Hoge Raad, 11-12-2020, ECLI:NL:HR:2020:1980, 20/00144
Hoge Raad, 11-12-2020, ECLI:NL:HR:2020:1980, 20/00144
Gegevens
- Instantie
- Hoge Raad
- Datum uitspraak
- 11 december 2020
- Datum publicatie
- 11 december 2020
- Annotator
- ECLI
- ECLI:NL:HR:2020:1980
- Zaaknummer
- 20/00144
Inhoudsindicatie
HR: 81.1 RO.
Uitspraak
HOGE RAAD DER NEDERLANDEN
BELASTINGKAMER
Nummer 20/00144
Datum 11 december 2020
ARREST
in de zaak van
[X] U.A. te [Z] (hierna: belanghebbende)
tegen
de STAATSSECRETARIS VAN FINANCIËN
op het beroep in cassatie tegen de uitspraak van het Gerechtshof Amsterdam van 5 december 2019, nrs. 18/332 tot en met 18/334, op het hoger beroep van belanghebbende en het incidentele hoger beroep van de Inspecteur tegen een uitspraak van de Rechtbank Noord-Holland (nrs.

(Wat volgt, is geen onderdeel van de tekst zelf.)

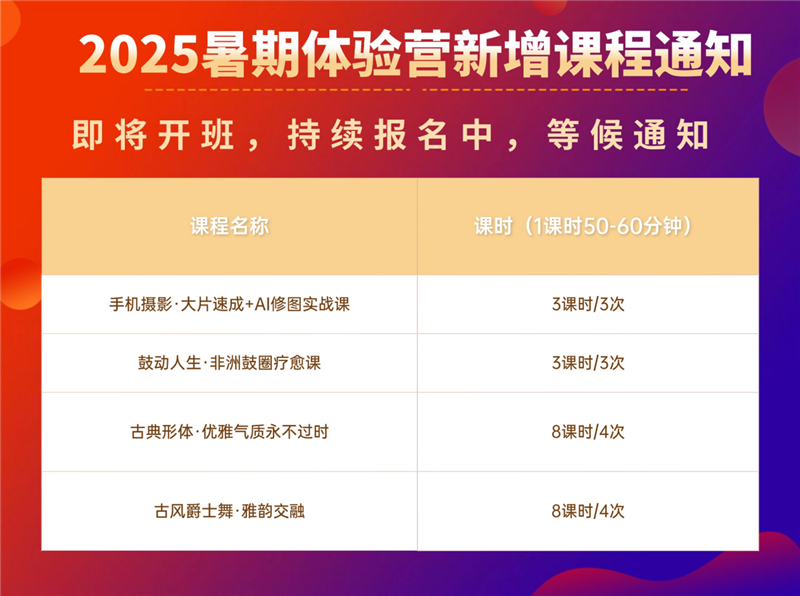 2025暑期体验营新增课程通知

即将开班，持续报名中，等候通知

| 课程名称 | 课时（1课时50-60分钟） |
|---|---|
| 手机摄影·大片速成+AI修图实战课 | 3课时/3次 |
| 鼓动人生·非洲鼓圈疗愈课 | 3课时/3次 |
| 古典形体·优雅气质永不过时 | 8课时/4次 |
| 古风爵士舞·雅韵交融 | 8课时/4次 |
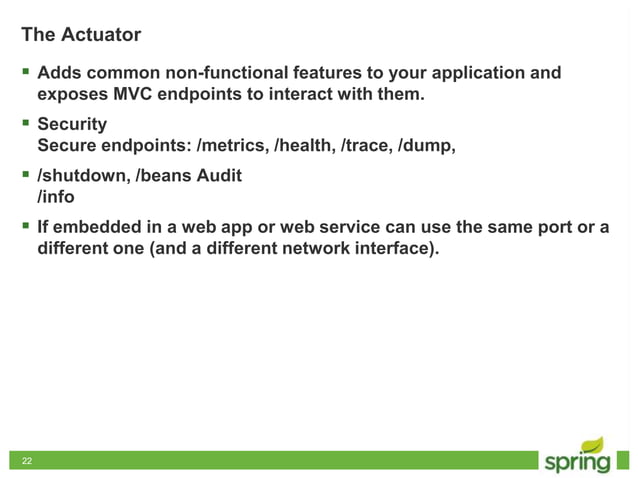 The Actuator

▪ Adds common non-functional features to your application and exposes MVC endpoints to interact with them.

▪ Security
Secure endpoints: /metrics, /health, /trace, /dump,

▪ /shutdown, /beans Audit
/info

▪ If embedded in a web app or web service can use the same port or a different one (and a different network interface).

22

spring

HAA 16/2944 tot en met HAA 16/2946) betreffende aan belanghebbende over tijdvakken in de periode 1 november 2012 tot en met 31 maart 2014 opgelegde naheffingsaanslagen in de omzetbelasting en de daarbij gegeven beschikkingen inzake belastingrente.
1 Geding in cassatie
Belanghebbende heeft tegen de uitspraak van het Hof beroep in cassatie ingesteld en daarbij een aantal middelen voorgesteld.
De Staatssecretaris heeft een verweerschrift ingediend.
Namens belanghebbende is de zaak toegelicht door P.R.C. Kraan, advocaat te Amsterdam.
2 Beoordeling van de middelen
De Hoge Raad heeft de middelen over de uitspraak van het Hof beoordeeld. De uitkomst hiervan is dat deze middelen niet kunnen leiden tot vernietiging van die uitspraak. De Hoge Raad hoeft niet te motiveren waarom hij tot dit oordeel is gekomen. Bij de beoordeling van deze middelen is het namelijk niet nodig om antwoord te geven op vragen die van belang zijn voor de eenheid of de ontwikkeling van het recht (zie artikel 81, lid 1, van de Wet op de rechterlijke organisatie).
3 Proceskosten
De Hoge Raad ziet geen aanleiding voor een veroordeling in de proceskosten.